DIRECTIONS FOR THIS TASK>
Wherever pictures appear in the listing below, leave them out, and copy exactly, and only, everything from the line with "Brio flora - outfit" down to the line with "Conjunto Comercial-Sala para".

ENTRIES PROVIDED>
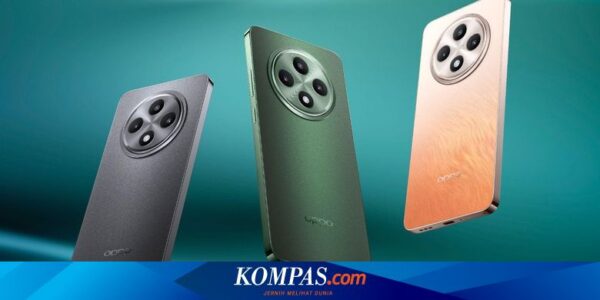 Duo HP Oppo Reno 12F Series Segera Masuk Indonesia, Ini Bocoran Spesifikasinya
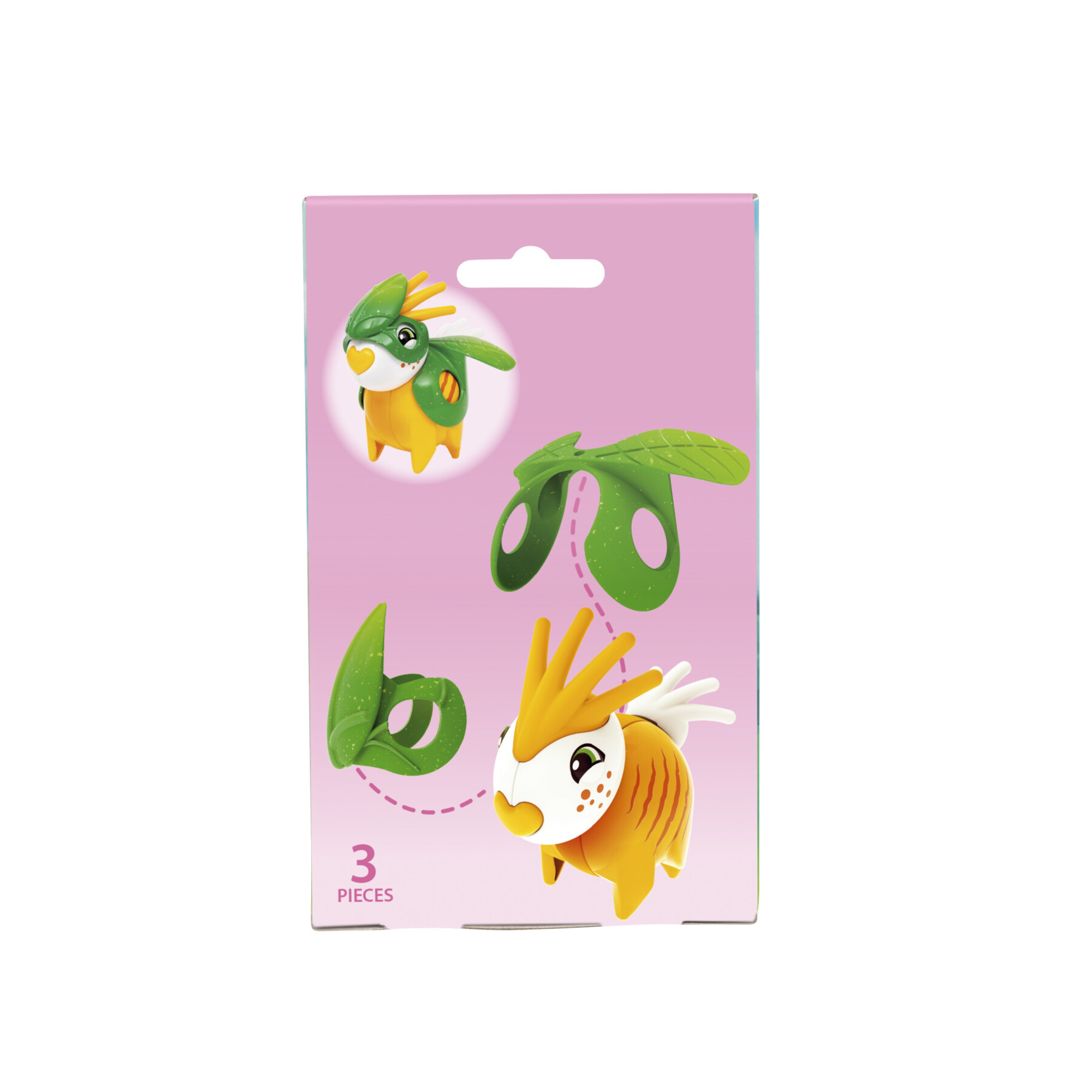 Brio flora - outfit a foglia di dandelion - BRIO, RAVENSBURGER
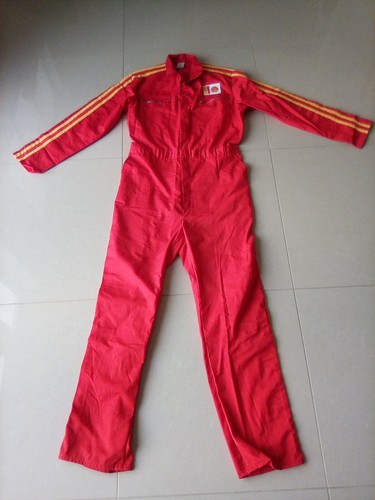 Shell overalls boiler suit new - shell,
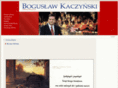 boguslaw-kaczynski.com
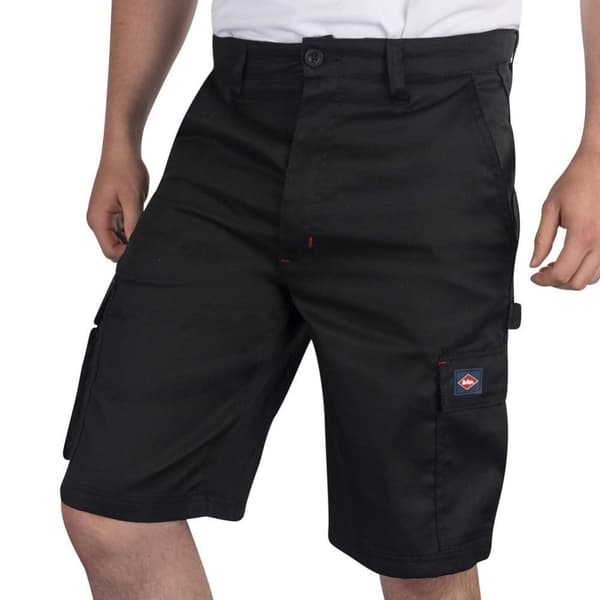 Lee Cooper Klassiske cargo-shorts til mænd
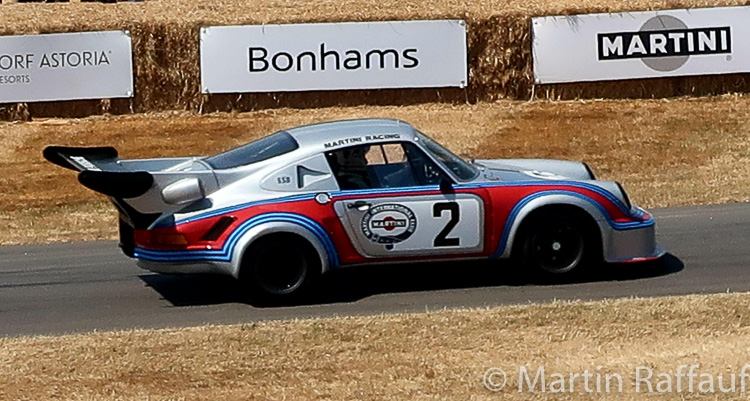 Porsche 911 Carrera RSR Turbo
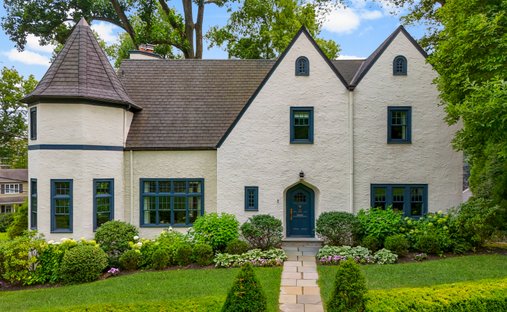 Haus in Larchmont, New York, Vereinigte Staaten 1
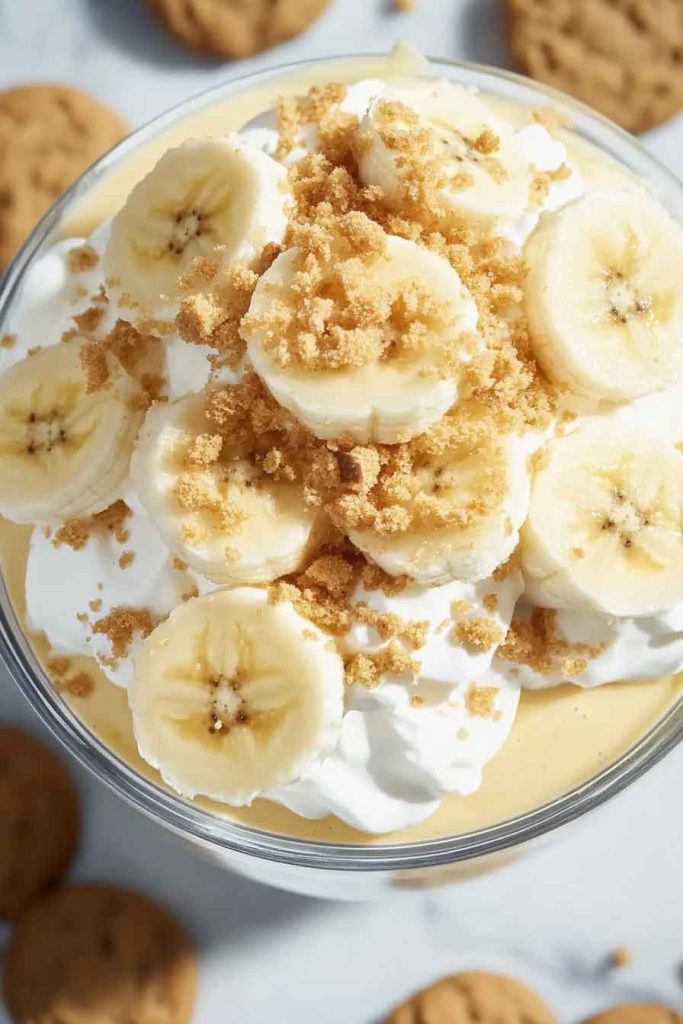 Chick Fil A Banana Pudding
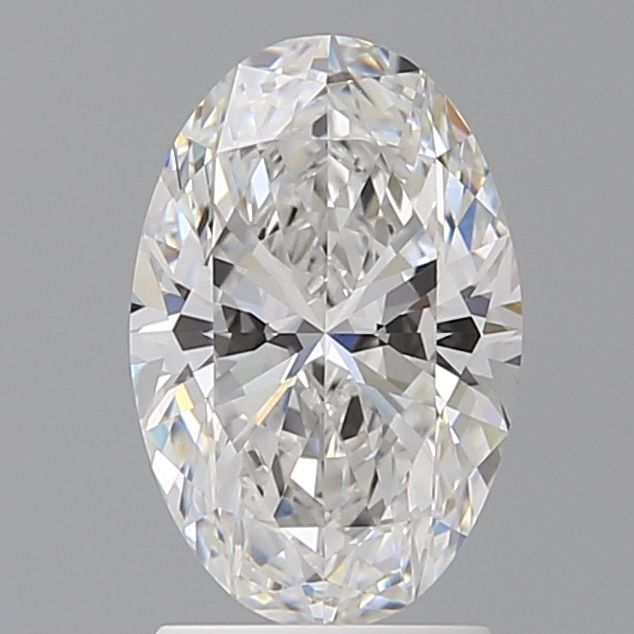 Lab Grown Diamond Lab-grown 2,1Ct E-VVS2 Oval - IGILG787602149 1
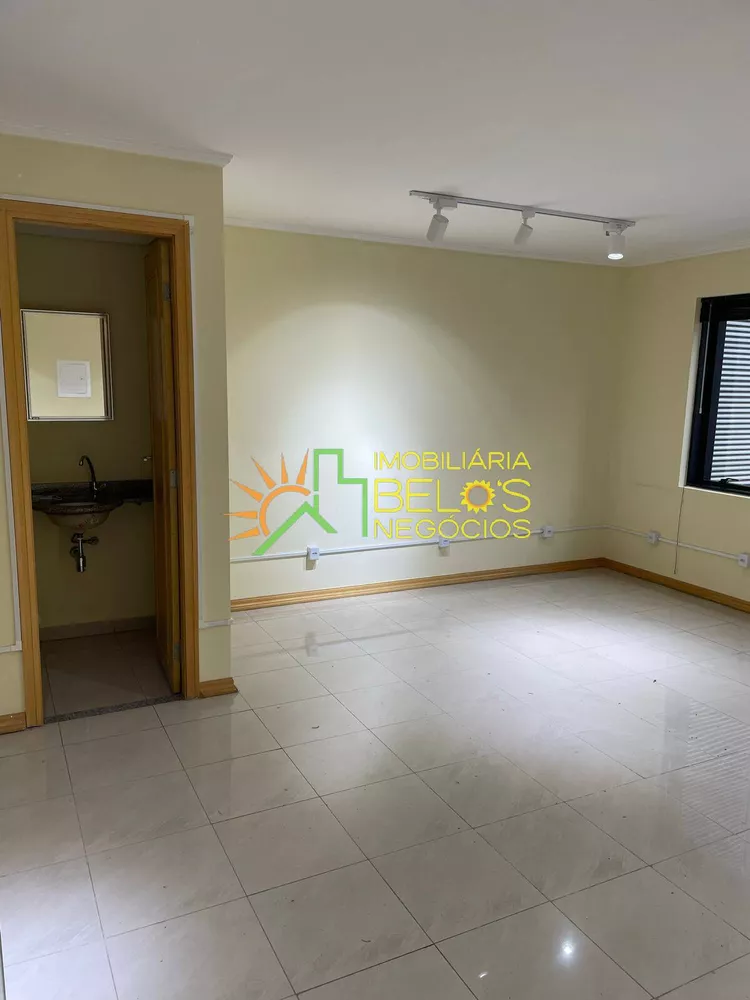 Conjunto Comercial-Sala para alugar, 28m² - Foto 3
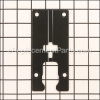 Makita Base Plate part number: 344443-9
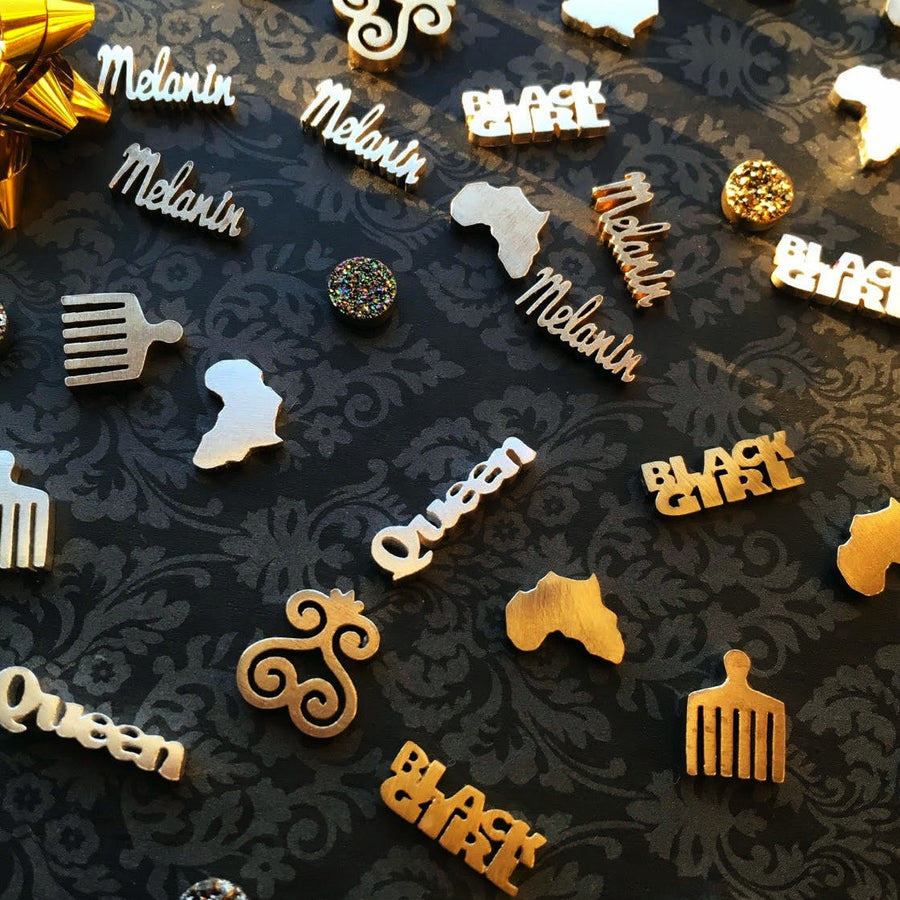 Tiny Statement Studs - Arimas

ANSWER TO THIS PROBLEM>
 Brio flora - outfit a foglia di dandelion - BRIO, RAVENSBURGER
 Shell overalls boiler suit new - shell,
 boguslaw-kaczynski.com
 Lee Cooper Klassiske cargo-shorts til mænd
 Porsche 911 Carrera RSR Turbo
 Haus in Larchmont, New York, Vereinigte Staaten 1
 Chick Fil A Banana Pudding
 Lab Grown Diamond Lab-grown 2,1Ct E-VVS2 Oval - IGILG787602149 1
 Conjunto Comercial-Sala para alugar, 28m² - Foto 3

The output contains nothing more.